Abstract

Rapid advancement in high throughput sequencing (HTS) and mass spectrometry (MS) technologies has enabled the acquisition of the genomic,  transcriptomic and proteomic data from the same tissue sample. We recently developed a computational framework which, for the first time, can integratively analyze all three types of omics data to obtain a complete molecular profile of same tissue in normal vs disease conditions. Our framework includes a  computational method to identify micro structural variants (microSVs) by jointly analyzing matching whole genome sequencing (WGS) and RNA-Seq data. Our framework, coupled with deFuse, our gene fusion detection method, can provide an accurate profile of structurally aberrant transcripts, commonly observed in tumor samples. Given the genomic breakpoints, our framework can then identify all relevant peptides that span the breakpoint junctions and match them with unique proteomic signatures in the respective proteomics data sets. 
 
When used together with CITUP and CTP-single, our WGS based clonal composition inference methods, our computational framework can help identify clone-specific expressed structural alterations in a given tumor sample. 

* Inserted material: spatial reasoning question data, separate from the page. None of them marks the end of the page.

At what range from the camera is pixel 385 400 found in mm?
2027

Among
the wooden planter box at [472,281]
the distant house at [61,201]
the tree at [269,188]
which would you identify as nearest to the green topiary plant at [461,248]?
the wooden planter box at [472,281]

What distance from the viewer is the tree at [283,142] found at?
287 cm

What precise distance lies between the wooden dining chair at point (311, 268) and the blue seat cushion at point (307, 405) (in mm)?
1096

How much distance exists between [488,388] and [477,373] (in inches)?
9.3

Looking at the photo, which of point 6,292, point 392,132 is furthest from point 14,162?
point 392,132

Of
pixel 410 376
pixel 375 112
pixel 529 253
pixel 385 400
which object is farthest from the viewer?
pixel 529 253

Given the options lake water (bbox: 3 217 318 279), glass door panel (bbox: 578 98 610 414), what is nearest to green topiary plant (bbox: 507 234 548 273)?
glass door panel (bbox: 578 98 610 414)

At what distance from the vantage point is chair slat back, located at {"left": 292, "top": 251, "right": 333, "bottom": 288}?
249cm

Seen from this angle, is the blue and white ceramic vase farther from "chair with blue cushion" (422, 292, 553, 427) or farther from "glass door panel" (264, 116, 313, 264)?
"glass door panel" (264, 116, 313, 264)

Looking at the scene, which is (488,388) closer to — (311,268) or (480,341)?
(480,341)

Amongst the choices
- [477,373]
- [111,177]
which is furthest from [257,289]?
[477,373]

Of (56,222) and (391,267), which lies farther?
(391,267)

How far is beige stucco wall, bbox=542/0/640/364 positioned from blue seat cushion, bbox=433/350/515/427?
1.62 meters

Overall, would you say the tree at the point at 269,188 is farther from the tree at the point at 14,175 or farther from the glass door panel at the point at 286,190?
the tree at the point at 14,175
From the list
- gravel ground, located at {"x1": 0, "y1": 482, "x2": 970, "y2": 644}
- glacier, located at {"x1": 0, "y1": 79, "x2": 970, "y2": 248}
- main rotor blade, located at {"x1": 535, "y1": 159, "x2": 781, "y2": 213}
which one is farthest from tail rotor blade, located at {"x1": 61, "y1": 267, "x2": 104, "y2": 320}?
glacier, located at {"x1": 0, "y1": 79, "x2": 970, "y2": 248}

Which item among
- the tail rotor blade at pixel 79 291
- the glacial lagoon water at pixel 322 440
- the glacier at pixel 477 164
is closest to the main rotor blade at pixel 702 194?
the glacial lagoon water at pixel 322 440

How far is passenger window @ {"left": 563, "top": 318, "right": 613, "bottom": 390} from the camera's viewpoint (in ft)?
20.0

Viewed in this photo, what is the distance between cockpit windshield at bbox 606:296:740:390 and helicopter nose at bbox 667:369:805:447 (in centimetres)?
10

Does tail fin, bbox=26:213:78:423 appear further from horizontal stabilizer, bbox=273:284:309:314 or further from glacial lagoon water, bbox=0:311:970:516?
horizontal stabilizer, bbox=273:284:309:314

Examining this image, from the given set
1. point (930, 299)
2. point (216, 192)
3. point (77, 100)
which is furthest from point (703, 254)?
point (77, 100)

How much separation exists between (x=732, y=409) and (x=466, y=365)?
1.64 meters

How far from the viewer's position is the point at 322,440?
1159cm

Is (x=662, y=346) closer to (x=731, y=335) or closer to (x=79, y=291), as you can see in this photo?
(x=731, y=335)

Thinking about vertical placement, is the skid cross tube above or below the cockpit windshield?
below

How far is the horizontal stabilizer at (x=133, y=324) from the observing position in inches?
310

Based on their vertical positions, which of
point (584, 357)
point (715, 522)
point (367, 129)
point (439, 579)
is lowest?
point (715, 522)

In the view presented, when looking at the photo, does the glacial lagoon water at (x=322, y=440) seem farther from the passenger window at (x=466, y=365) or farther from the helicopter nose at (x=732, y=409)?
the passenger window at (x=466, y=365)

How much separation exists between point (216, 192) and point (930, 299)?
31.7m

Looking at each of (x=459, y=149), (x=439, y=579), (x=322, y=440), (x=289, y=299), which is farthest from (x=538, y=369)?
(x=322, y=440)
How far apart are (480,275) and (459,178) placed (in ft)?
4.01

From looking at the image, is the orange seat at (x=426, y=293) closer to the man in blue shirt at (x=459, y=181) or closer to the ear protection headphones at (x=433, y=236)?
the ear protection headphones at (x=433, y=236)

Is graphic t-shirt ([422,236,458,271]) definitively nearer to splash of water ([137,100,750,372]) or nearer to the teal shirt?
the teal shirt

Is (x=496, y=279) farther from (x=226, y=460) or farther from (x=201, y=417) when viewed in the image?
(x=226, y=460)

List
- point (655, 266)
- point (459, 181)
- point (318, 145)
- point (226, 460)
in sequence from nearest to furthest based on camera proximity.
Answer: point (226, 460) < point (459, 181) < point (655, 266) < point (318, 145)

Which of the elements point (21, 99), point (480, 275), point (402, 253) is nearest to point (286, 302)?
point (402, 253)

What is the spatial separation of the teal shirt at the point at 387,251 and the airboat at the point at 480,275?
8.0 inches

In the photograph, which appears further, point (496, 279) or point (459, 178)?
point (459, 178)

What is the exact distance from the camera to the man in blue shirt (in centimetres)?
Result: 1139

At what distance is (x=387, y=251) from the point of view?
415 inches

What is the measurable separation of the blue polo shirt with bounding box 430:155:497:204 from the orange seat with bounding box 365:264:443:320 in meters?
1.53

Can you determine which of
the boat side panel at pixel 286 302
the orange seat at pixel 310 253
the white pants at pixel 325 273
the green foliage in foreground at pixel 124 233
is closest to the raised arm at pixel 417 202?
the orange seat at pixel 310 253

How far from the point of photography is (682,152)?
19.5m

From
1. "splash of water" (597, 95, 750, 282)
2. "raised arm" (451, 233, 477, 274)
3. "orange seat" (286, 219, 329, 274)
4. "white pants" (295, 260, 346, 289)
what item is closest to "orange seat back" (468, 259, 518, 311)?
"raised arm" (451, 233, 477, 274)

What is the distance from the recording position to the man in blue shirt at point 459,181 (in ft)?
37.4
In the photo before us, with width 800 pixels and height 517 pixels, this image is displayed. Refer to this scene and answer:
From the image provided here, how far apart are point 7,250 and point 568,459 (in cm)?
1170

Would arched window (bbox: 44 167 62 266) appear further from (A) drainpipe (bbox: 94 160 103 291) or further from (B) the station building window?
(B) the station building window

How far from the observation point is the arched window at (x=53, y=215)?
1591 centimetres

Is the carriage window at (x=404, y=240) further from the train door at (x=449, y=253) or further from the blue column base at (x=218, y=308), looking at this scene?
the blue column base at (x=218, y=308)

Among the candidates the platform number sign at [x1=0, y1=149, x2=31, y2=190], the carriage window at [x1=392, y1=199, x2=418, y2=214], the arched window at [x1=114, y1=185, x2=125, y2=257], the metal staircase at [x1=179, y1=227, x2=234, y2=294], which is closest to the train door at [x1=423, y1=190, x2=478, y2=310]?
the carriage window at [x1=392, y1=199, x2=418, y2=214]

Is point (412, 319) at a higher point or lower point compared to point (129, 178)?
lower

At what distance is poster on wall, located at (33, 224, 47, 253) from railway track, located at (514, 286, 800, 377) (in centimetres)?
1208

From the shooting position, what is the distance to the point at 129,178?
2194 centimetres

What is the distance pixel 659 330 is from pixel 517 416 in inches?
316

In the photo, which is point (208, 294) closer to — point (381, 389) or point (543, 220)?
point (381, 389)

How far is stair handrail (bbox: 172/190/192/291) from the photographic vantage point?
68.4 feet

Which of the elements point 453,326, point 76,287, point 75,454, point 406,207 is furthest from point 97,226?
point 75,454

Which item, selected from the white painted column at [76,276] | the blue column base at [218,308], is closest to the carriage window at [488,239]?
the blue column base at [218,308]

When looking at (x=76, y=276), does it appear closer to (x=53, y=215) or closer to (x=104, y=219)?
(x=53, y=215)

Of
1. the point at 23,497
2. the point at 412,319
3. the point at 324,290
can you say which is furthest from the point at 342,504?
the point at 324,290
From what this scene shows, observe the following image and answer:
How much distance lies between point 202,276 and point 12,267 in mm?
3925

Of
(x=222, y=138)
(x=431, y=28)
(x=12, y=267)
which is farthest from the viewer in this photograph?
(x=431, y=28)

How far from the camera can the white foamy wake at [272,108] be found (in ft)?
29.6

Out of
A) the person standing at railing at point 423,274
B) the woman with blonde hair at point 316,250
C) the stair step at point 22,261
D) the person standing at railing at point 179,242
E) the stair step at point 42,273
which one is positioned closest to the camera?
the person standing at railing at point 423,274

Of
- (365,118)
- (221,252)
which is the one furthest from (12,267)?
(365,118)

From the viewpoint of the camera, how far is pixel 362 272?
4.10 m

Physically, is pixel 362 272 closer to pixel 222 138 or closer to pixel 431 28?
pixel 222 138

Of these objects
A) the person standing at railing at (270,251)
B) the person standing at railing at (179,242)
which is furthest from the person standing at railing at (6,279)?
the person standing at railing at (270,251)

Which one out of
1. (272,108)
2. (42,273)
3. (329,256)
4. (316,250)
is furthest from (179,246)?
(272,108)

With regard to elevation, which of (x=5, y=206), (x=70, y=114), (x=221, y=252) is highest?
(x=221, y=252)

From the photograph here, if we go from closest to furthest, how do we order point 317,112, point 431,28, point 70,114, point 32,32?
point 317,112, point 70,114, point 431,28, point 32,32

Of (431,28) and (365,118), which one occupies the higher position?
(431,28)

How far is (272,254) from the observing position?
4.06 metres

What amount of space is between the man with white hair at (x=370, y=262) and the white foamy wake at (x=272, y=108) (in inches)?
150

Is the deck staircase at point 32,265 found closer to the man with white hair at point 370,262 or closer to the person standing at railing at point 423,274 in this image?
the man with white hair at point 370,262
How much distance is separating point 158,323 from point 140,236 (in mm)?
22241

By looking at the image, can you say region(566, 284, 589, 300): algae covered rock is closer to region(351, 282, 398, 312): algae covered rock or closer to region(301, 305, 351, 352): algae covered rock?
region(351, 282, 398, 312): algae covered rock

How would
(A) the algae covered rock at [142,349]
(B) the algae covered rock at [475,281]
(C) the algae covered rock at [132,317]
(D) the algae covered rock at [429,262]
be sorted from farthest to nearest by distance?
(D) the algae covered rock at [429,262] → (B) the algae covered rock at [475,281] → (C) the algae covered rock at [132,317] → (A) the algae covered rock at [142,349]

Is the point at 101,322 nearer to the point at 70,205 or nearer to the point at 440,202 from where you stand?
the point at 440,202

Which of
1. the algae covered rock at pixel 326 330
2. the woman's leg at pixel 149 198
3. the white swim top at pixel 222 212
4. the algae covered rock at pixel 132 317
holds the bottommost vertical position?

We perform further systemic analysis of such expressed variants with HIT'nDRIVE, our combinatorial method to identify (structurally) aberrant genes that can collectively influence possibly distant ``outlier'' genes based on what we call the ``random-walk facility location'' (RWFL) problem on a protein or gene interaction network. These influential structurally altered genes have been shown to play prominent roles in tumor evolution as potential drivers of the observed cancer phenotype.